# [EXTRACT]

□ □ □ □ □ □ □

Well I finally found where I can get a good engine.  I have decided to go with a Subaru engine after all.  COOPER started me thinking again and I redoubled my efforts to find what I needed.  Since the weather was so cold I couldnt strip (paint that is) I spent my time looking for the engine.  FOUND.  If anyone wants a great source for the Subaru engines please let me know.


----------



## Snowcat Operations

Found this sign under all those layers of paint.  See pics 3 and 4.  It says something then "Telephone Co."  Thought it was pretty cool.


----------



## Melensdad

Mike, if I recall some of the import history that Lyndon wrote up, didn't the Canadian utility companies bring over a bunch of Snow Tracs to work on their telephone lines?  I don't know the name of the Canadian telephone company, but I suspect that may be where your Snow Master originated?

Is it possible the first letters before the word TELEPHONE are "R C" which could be short of Royal Canadian???  Just a guess!  

Maybe some of our Canadian members can shed some light on the issue for you.


----------



## Snowcat Operations

Bob,
It could be RC but to me it looks like BC.  Lyndon suspected mine was a Ex Tele cat.  Which I do recall the previous owner said he got all of his from them.  Lyndon suspected because of all the mods done to the engine.  These were standard mods for the phone company.  I also picked My Snow Master up from BC so it makes sense.  I will try and remove the rest of the paint a little more gently till I find out what is says.  OH well its kinda fun.  Then back to stripping.


----------



## Snowcat Operations

British Columbia Telephone Company ( Now BC TEL )  Found this.  BUT I suspect the picture isnt going to post.


----------



## Snowcat Operations

Yup no pic.  Oh well there is a B C Telephone Company


----------



## Snowcat Operations

I wish I had a picture of her when she was new and then after her painting for the Phone company.  That would be neat!


----------



## Snowcat Operations

Since I will be running a Subaru engine I wonder what I should do with the vents on the hood itself.  The back vents will be replaced with flat sheet aluminum.  Maybe some hood scoops for the hood?


----------



## mtmogs

Thanks for the pics SNOWMASTER, keep 'em comin'. You're making some good progress. Can't wait to see the subuaru engine installed!


----------



## Snowcat Operations

Thanks Mntnmogs.  I didnt think anyone was even looking at this thread.  I felt well at least I will have the pictures to show my progress and return to later to see how I did something.  Thanks.


----------



## Vance

SO,

I'm watching this thread, too!!  Very closely actually as *someday*... I will own a Snow Master!!

Keep up the good work and let me know if you get sick of it and want to sell...

Vance


----------



## Snowcat Operations

lol. Thanks Vance.  Maybe when I complete this first one?  This is my baby.  I may just keep her until I die.  As you know I have aquiered two more Snow Masters.  I will be selling one of those when I finish them.

□ □ □ □ □ □ □

# [REQUIREMENT 1]
Decide whether each statement agrees with the snowcat thread, answering yes or no and quoting the words that settle it: (a) The poster has chosen a Subaru engine. (b) The back vents will be left as they are. (c) The Snow Master was picked up from BC.
# [REQUIREMENT 2]
Reproduce the part of the snowcat thread starting with "Found this sign" and going on through "issue for you.".
The listing that comes next has no connection to the thread.

□ □ □ □ □ □ □

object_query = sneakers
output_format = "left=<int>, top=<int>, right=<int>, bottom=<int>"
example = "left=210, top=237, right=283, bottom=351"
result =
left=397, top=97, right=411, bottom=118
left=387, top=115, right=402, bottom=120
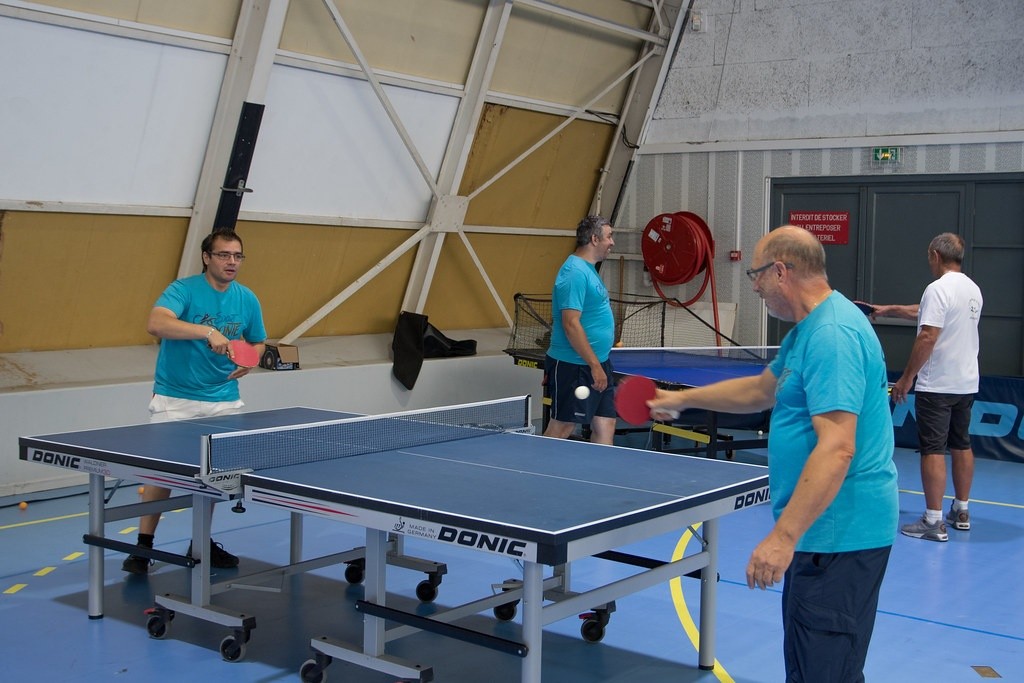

□ □ □ □ □ □ □

# [TASK OUTPUT 1]
(a) Yes: "I have decided to go with a Subaru engine after all."
(b) No: "The back vents will be replaced with flat sheet aluminum."
(c) Yes: "I also picked My Snow Master up from BC so it makes sense."

# [TASK OUTPUT 2]
Found this sign under all those layers of paint.  See pics 3 and 4.  It says something then "Telephone Co."  Thought it was pretty cool.


----------



## Melensdad

Mike, if I recall some of the import history that Lyndon wrote up, didn't the Canadian utility companies bring over a bunch of Snow Tracs to work on their telephone lines?  I don't know the name of the Canadian telephone company, but I suspect that may be where your Snow Master originated?

Is it possible the first letters before the word TELEPHONE are "R C" which could be short of Royal Canadian???  Just a guess!  

Maybe some of our Canadian members can shed some light on the issue for you.